In the mid to late 1960’s the front wave of demographic group of baby boomers reached their teenage years. This group was highly visible and vocal. Many were rebelling against conforming into their parent’s culture. They were considered to be part of a “counterculture’, a society in which many young people expressed views and beliefs that conflicted with society. This group was;

-Strongly influenced by television and music,

- Anti-establishment, anti-nuclear arms, anti-war (especially Vietenam)

- Anti-racism (civil rights movement)

- Environmental activism

- Aboriginal rights

- Equal rights for women (feminism movement)

- Political activism (sit -ins, non-violent protests)

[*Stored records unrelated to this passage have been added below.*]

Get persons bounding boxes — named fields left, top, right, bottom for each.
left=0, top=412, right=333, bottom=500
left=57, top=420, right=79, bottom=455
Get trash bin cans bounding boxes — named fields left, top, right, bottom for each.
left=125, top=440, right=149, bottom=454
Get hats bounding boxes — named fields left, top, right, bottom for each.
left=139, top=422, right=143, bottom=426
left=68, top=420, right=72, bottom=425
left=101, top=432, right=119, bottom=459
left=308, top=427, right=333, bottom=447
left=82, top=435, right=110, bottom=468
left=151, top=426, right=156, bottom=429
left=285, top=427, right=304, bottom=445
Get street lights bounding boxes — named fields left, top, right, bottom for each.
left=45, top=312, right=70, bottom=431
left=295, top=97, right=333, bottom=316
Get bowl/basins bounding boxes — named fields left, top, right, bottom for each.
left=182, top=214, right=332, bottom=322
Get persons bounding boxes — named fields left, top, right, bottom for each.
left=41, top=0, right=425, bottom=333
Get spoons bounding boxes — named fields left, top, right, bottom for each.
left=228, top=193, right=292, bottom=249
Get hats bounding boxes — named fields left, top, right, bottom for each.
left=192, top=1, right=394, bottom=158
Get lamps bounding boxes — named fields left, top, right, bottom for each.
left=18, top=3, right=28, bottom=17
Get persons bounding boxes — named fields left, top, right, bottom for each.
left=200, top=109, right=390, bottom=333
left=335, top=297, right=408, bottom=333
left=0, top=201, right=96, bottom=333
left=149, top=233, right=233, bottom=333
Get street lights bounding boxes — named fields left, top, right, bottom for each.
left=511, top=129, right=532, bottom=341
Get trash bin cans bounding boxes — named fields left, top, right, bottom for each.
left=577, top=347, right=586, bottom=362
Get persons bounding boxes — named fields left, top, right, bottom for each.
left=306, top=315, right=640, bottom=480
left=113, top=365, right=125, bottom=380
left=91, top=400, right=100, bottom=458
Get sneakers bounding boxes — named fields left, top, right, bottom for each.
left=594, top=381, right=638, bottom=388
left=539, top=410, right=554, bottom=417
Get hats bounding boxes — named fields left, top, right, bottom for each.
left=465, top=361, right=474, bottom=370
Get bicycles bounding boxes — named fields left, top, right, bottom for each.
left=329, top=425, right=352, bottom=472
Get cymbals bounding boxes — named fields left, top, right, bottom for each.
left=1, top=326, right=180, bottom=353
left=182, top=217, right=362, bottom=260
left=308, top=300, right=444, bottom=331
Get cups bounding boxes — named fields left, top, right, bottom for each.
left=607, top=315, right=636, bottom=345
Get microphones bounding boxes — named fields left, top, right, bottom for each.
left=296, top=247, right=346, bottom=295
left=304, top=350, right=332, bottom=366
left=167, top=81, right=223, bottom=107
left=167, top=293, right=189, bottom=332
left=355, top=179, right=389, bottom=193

Many considered this group to be rude and their music too loud. Their refusal to conform characterized them as spoiled brats and self-centered. They were considered to be long haired rebels who were pushing personal freedoms well beyond societal boundaries. Along with freer attitudes the birth control pill was introduced which led to a sexual revolution. Much of the music of the era focused on protest and rebellion against authority in general. The themes of sex, drugs and personal freedoms were dominant in music of the time.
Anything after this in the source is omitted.